L’écran manquant : pourquoi les films africains ne circulent pas en Afrique (entretien)

L’écran manquant : pourquoi les films africains ne circulent pas en Afrique (entretien)

Ousmane Boundaoné est consultant pour le Festival panafricain du cinéma et de la télévision de Ouagadougou (FESPACO), responsable des programmations, directeur administratif de Génération Films et coordinateur général du Ouaga Film Lab.
Rencontré lors d’une table ronde consacrée aux festivals et à la distribution des films africains, en marge du Festival international du court métrage de Timimoun, il revient sur les obstacles à la circulation des œuvres sur le continent, le rôle des festivals et l’urgence de reconstruire un réseau solide en Afrique.

Pourquoi la circulation des films africains reste-t-elle aussi limitée sur le continent, malgré une production en pleine effervescence ?
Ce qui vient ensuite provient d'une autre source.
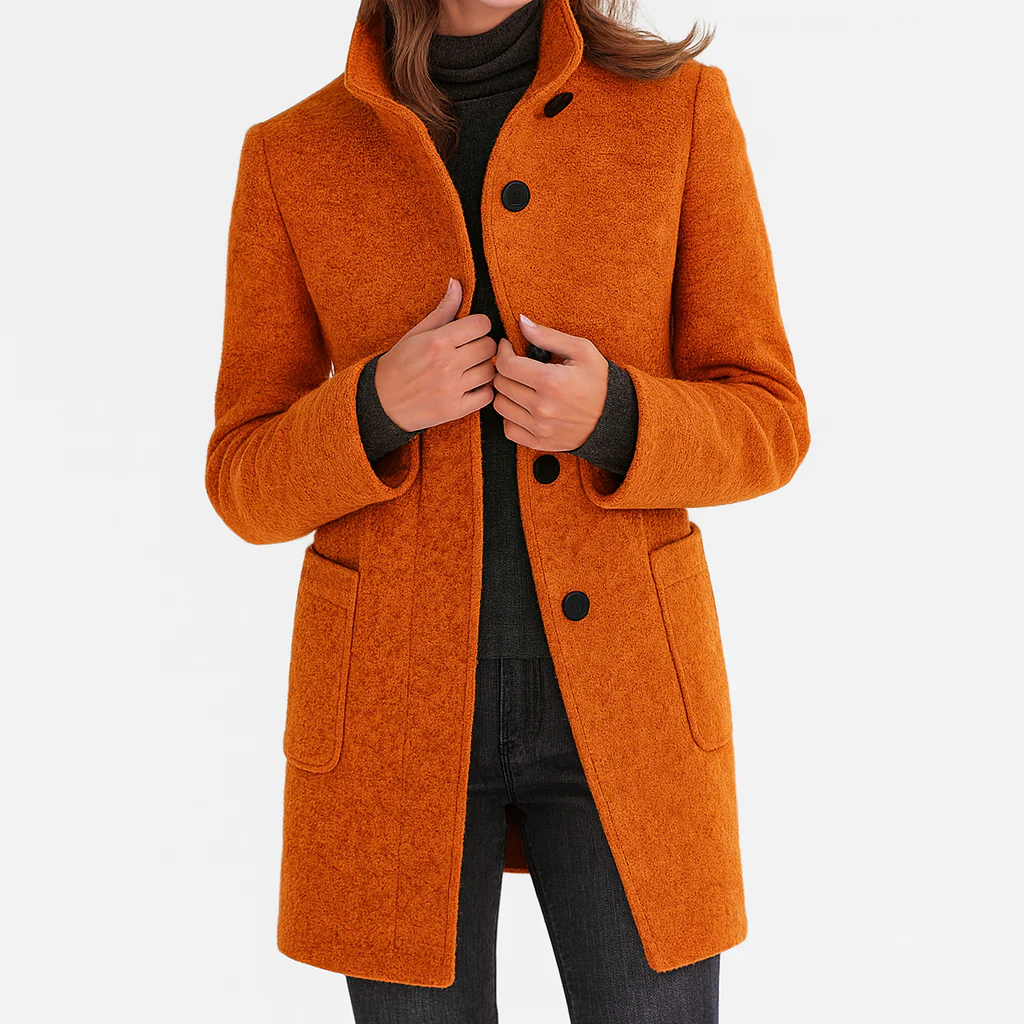 Elisabetta | Women's High-Neck Straight-Cut Coat with Pockets - original view 11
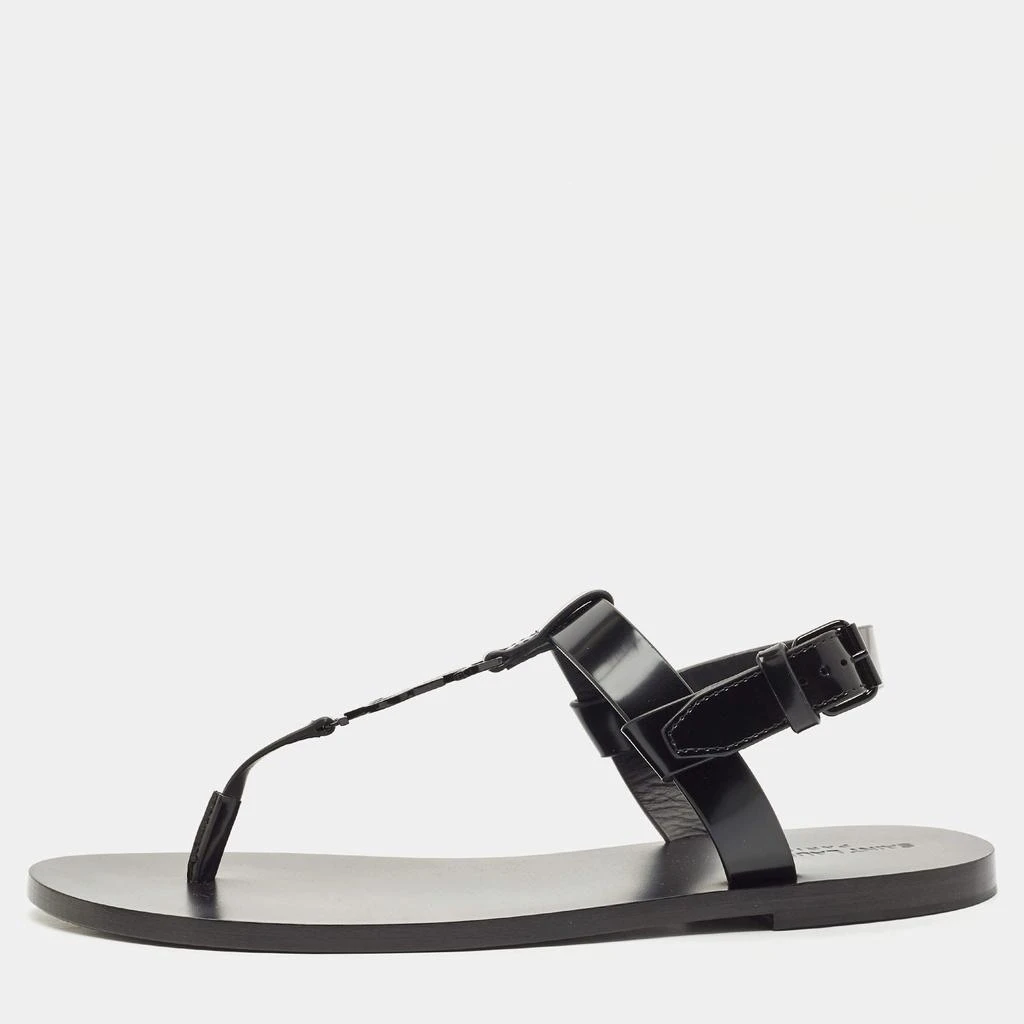 Yves Saint Laurent Saint Laurent Black Leather Cassandre Thong Sandals Size 45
L’instabilité politique joue un rôle, mais ce n’est pas la cause principale. Le véritable problème, c’est le manque de transmission et de partage des acquis. Pendant des années, l’Occident a attiré les cinéastes africains sans vraiment consolider le travail sur le continent. Résultat : notre imaginaire nous échappe, et nos films circulent très mal chez nous. Il manque des écrans, des salles, des circuits fiables.
Nous n’arrivons même pas à montrer nos films chez nous : voir un film africain en Afrique relève encore du défi. Le premier travail, c’est celui des compétences : quand les professionnels sont bien formés, ils circulent, ils franchissent les obstacles politiques et économiques.

En Afrique comme en Europe, quelle place occupent aujourd’hui les festivals dans la visibilité et la diffusion du cinéma africain ?

Ils jouent un rôle essentiel : ils offrent des écrans. Cela peut sembler anecdotique, mais c’est tout sauf insignifiant. Sembène Ousmane parlait du cinéma comme de « l’école du soir », un lieu de transmission. Le cinéma doit retrouver cette fonction.
Les festivals sont des espaces où l’on apprend à se reconnaître, à s’accepter, à regarder nos propres récits. Ils créent l’existence même de ces histoires. C’est pour cela que je soutiens ce festival de Timimoun : chaque écran gagné est une victoire.

Peut-on dire que les festivals africains ont aujourd’hui réussi à affirmer une identité propre ?

On s’en approche. Beaucoup sont pilotés par des professionnels qui orientent la programmation et savent quelle image proposer à leur public. Connaître son public, c’est déjà construire une identité.
Cette identité se définit aussi par les choix éditoriaux : documentaire, animation, fiction, court métrage… Chaque orientation donne une couleur particulière. Le FESPACO, par exemple, a une identité forte : c’est un festival d’auteur, où l’Étalon d’or récompense un regard singulier.

Quelles initiatives permettent réellement de faire circuler les films africains, sur le continent comme à l’international ?

Avant de penser à l’international, je pense à l’Afrique. Nous manquons d’écrans, de salles, de festivals. Nous ne sommes pas vus chez nous. Cela ne signifie pas qu’il faut opposer Afrique et Occident : il faut progresser sur les deux terrains. Mais la priorité reste le continent.
Je me réjouis de voir l’Algérie investir dans des festivals au sud et au centre du pays. C’est ainsi que les choses évolueront : chaque pays doit faire ce pas-là. Plus nous nous regarderons nous-mêmes, plus l’unité africaine se construira naturellement.